-- Start of SUPPLIED ENTRIES --
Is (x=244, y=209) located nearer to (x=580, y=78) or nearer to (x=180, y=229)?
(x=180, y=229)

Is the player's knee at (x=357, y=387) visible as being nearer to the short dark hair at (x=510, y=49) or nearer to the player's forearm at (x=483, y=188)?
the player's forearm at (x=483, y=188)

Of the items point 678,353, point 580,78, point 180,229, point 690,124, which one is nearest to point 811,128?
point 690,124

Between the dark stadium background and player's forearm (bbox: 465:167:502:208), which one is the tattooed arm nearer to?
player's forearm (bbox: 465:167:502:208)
-- End of SUPPLIED ENTRIES --
## [PROBLEM TO WORK ON]
Rewrite every line of the material above as a JSON list of strings, one string per line, leaving out blank lines.

## [FULL SOLUTION]
[
  "Is (x=244, y=209) located nearer to (x=580, y=78) or nearer to (x=180, y=229)?",
  "(x=180, y=229)",
  "Is the player's knee at (x=357, y=387) visible as being nearer to the short dark hair at (x=510, y=49) or nearer to the player's forearm at (x=483, y=188)?",
  "the player's forearm at (x=483, y=188)",
  "Of the items point 678,353, point 580,78, point 180,229, point 690,124, which one is nearest to point 811,128?",
  "point 690,124",
  "Between the dark stadium background and player's forearm (bbox: 465:167:502:208), which one is the tattooed arm nearer to?",
  "player's forearm (bbox: 465:167:502:208)"
]